“Diplomat, now with own kids, gives up adopted girl”

Big news in Korea about the disruption of a 7 year old Korean adoptee by her Dutch adoptive family.

From Australia news:

Diplomat, now with own kids, gives up adopted girl

9th December 2007, 16:45 WST

A senior European diplomat working in Hong Kong has promoted outrage by giving up the seven-year-old Korean girl he adopted with his wife as a baby.

The unnamed diplomat handed the girl over to social workers in Hong Kong saying the adoption had not worked out, the Sunday Morning Post reported today.

The man and his wife adopted the girl as a four-month-old baby in Korea, where he was working at the time, when they thought they could not have children of their own.

The diplomat’s wife has since had two children and decided to hand the girl over to social workers in Hong Kong because the diplomat said the adoption had “gone wrong,” the newspaper reported.

Read the article here

And from the JoongAng Daily:

A high-ranking Dutch diplomat and his wife, who adopted a 4-month-old Korean girl in 2000 when he was posted in Korea, gave up the child last year, officials here said.

Now, officials here are looking for someone to take care of the school-age child.

The girl, Jade, is still a Korean citizen because the adoptive parents, whose names were not released, never applied to give her Dutch citizenship, according to an official at the Hong Kong Social Welfare Department.

She doesn’t speak any Korean. She speaks only English and Cantonese, according to people close to her. And she doesn’t have Hong Kong residency status, either. The Hong Kong Social Welfare Department, where the Dutch diplomat left Jade in September last year, has had responsibility for her ever since, the official said.

Read the rest from JoonAng Daily here

Author: JaeRan

Assistant professor at UW Tacoma, writer, and researcher.

18 thoughts

  1. Oh my God, my head is about to explode this makes me so angry!
    This reminds me of a recent story in England:
    http://www.dailymail.co.uk/pages/live/femail/article.html?in_article_id=492346&in_page_id=1879
    What is with people? Frankly, I think our disposable society is partly to blame. Adopt a dog? Don’t like it? Take it back. Marry someone? Don’t like him/her? Get divorced. And now it’s adopt a kid? Don’t like him/her? Just give it back.
    Major major sigh. All I can hope for this girl, and the one in the story I linked, is that I hope they find parents who will help make the next 70 years of their lives better than the first 7. Ugh!

  2. Oh my god that is just awwwfulll! What atrocious people would do such a thing. And why doesn’t the articel name the nationality of the ppl doing this?
    Do you know if this kind of behavior is permitted by the way the laws function in the US?

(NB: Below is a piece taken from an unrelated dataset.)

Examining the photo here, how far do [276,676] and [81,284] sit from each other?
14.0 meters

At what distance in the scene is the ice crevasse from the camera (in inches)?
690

  3. his name is known. It’s the Dutch Vice-Consul Raymond Poeteray and his wife.
    If you’d like to do something about it, please join our letter/email writing campaign which will be launched shortly.

  4. “”Food was one reason they gave her up. She wasn’t willing to eat their food. “”
    Wow. My adopted Korean son doesn’t eat ANY food, in fact he has a feeding tube because of that, but “giving him up” i.e RETURNING him never crossed my mind… ever.
    I hope these people go to jail, and I hope that that sweet beautiful girl gets a set of VERY loving parents who except and love her for everything she is.
    Here is a link to a dutch newspaper with a picture of her and her “parents”:
    http://www.telegraaf.nl/binnenland/2762360/_Jade_het_wegwerpkind__.html
    Ryan

  5. It was painful when I first heard this story. How could someone do that? Under any circumstances?
    And that remains the case now, a few days later. But an odd, ironic thing popped into my head.
    How could my two sons’ birthmother have given them up? To cause herself a lifetime of pain? To send her sons into an unknown as vast as international adoption?
    Yet I would never even consider passing judgment on her. Her loss is almost beyond belief.
    I am not sure what it means, but I thought it interesting that it occurred to me.

  6. In regard to her citizenship status, I wonder what citizenship she has. If you are living abroad, it can be a lot of work to get your home country citizenship for your children.
    My husband is a Dutch-US citizen with dual citizenship. Our children are 2.5 and 1 and though they qualify for dual citizenship, since we are living abroad (not in the Netherlands), both parents must travel with both children to the embassy in Chicago. That means time off of work, the the expense and hassle of taking the whole family (young kids)…etc. It’s not like going on the internet and filling out some forms.
    It doesn’t seem unreasonable that they just never did it. I could also apply for Dutch citizenship, but unless we are living in Holland, it is a lot of work and doesn’t really do anything for me while I’m living abroad. It would be important if we were living in Holland, but we’re not. As long as everyone in the family has functioning citizenship so we can travel…it’s not important right now that we all have the same citizenship.

  7. Kohana – surely the foreign service ministries of most countries makes allowances for their staff who are posted overseas. In addition, all foreign service posts allow for at least one annual trip to the home country. No, we don’t know all the whys in this particular case but not finding the time in all those years certainly raises more questions, does it not?